**Things to do:**
**A.** In the passage on ethanol gel chemonucleolysis, transcribe the section that begins with "We looked for" and ends with "PCEG and surgery.".
**B.** Answer these questions from the passage on ethanol gel chemonucleolysis:
(i) How many patients experienced adverse events?
(ii) What P value was reported for the trend linking a larger relative size of the disc herniation to PCEG failure?
(iii) When was chymopapain withdrawn from the market?

**Document extract:**
=-=-=-=-=
Only two patients experienced adverse events, whose relationship with the ethanol gel injection is unclear. We found no plausible explanation to the transient episodes of urinary incontinence experienced by one of these patients. MRI showed no displacement of the herniated disc material or evidence of inflammation of the disc, bone, or nervous tissue, and neither did the laboratory tests show any evidence of inflammation.

We looked for associations linking clinical and imaging-study features to PCEG outcomes. Most of the features studied had no significant associations with the treatment response, in keeping with previous studies comparing conservative treatment and surgery for disc herniation [4]. That pain duration at PCEG had no influence on pain relief is consistent with the results of surgical case-series studies [24, 25]. However, we found a nonsignificant trend (P = 0.06) toward an association between a larger relative size of the disc herniation and PCEG failure defined as both absence of pain relief and need for spinal surgery. Finally, patients with PCEG failure at M3 were significantly older compared to the other patients. Further studies of PCEG should seek to confirm that patient age and disc herniation size should be taken into account when choosing between PCEG and surgery.

Since the withdrawal of chymopapain from the market in the early 2000s, no other percutaneous agent has been proven effective in relieving disc-related nerve root pain refractory to conservative treatment. Ethanol gel may act by inducing both immediate necrosis of the nucleus pulposus and delayed scarring and sealing of the annulus fibrosus [19, 21]. We suggest that percutaneous chemonucleolysis using ethanol gel is a safe outpatient procedure that may obviate the need for spinal surgery in many patients with disc-related sciatica refractory to conservative treatment.
=-=-=-=-=
**Given entries:**

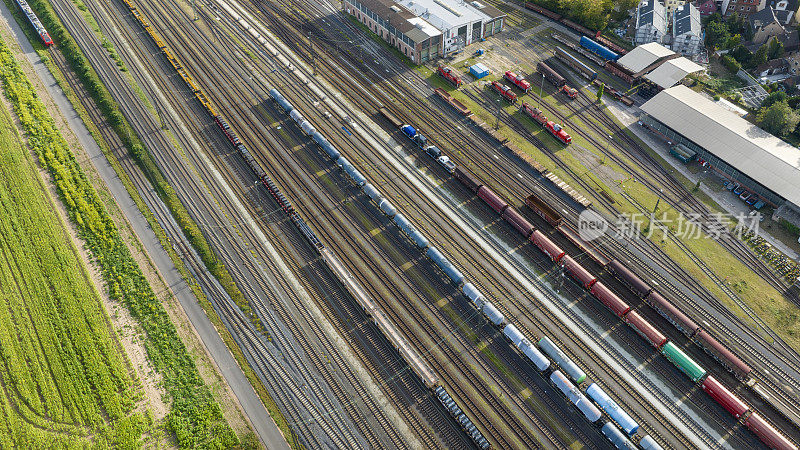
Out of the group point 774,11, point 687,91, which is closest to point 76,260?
point 687,91

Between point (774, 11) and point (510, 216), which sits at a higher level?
point (774, 11)

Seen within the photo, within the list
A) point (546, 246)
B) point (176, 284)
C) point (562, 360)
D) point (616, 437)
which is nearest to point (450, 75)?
point (546, 246)

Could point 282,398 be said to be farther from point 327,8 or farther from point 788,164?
point 327,8

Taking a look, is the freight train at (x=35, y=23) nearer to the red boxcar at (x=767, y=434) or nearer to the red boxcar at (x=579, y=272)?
the red boxcar at (x=579, y=272)

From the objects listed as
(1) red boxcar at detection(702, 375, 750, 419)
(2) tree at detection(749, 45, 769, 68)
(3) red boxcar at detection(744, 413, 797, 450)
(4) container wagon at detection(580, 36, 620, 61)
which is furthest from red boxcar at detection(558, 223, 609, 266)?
(2) tree at detection(749, 45, 769, 68)

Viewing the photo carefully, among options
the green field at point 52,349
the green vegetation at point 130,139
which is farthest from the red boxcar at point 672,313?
the green field at point 52,349

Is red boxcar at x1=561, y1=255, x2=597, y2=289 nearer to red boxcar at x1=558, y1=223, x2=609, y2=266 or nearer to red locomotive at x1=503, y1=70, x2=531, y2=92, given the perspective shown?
red boxcar at x1=558, y1=223, x2=609, y2=266
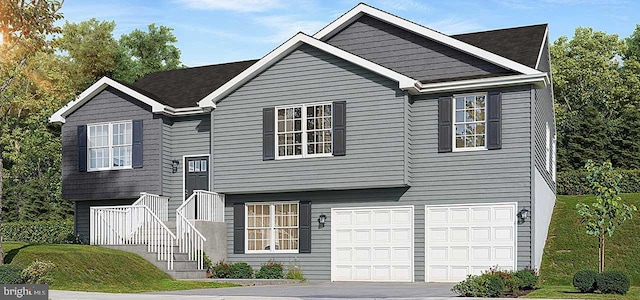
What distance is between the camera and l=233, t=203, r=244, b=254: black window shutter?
2670 cm

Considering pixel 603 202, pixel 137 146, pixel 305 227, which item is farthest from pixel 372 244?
pixel 137 146

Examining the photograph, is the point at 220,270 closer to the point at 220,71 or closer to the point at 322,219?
the point at 322,219

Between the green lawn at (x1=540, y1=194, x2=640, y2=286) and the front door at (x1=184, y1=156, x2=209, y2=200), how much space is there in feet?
37.8

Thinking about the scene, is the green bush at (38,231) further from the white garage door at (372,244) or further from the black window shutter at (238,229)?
the white garage door at (372,244)

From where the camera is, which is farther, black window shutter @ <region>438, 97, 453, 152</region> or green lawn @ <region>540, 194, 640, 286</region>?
green lawn @ <region>540, 194, 640, 286</region>

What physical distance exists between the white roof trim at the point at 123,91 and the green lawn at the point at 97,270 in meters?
6.07

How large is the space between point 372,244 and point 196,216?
5.82m

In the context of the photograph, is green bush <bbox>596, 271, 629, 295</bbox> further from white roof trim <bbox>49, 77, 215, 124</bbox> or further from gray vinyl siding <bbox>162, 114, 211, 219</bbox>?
gray vinyl siding <bbox>162, 114, 211, 219</bbox>

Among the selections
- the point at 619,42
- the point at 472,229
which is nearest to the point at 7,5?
the point at 472,229

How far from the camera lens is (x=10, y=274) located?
728 inches

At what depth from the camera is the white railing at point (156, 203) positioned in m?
26.9

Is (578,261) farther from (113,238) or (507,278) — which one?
(113,238)

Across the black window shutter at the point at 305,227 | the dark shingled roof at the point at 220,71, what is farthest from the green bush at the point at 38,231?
the black window shutter at the point at 305,227

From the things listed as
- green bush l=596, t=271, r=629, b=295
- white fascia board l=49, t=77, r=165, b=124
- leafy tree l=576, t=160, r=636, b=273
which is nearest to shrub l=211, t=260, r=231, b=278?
white fascia board l=49, t=77, r=165, b=124
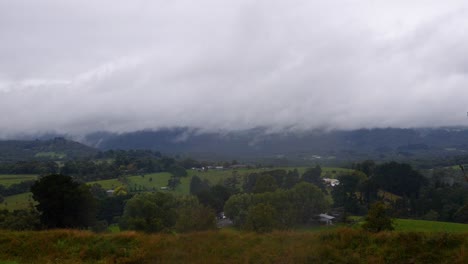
=-=-=-=-=
**Responses per task:**
**A.**
We looked for associations linking clinical and imaging-study features to PCEG outcomes. Most of the features studied had no significant associations with the treatment response, in keeping with previous studies comparing conservative treatment and surgery for disc herniation [4]. That pain duration at PCEG had no influence on pain relief is consistent with the results of surgical case-series studies [24, 25]. However, we found a nonsignificant trend (P = 0.06) toward an association between a larger relative size of the disc herniation and PCEG failure defined as both absence of pain relief and need for spinal surgery. Finally, patients with PCEG failure at M3 were significantly older compared to the other patients. Further studies of PCEG should seek to confirm that patient age and disc herniation size should be taken into account when choosing between PCEG and surgery.

**B.**
(i) Two
(ii) P = 0.06
(iii) In the early 2000s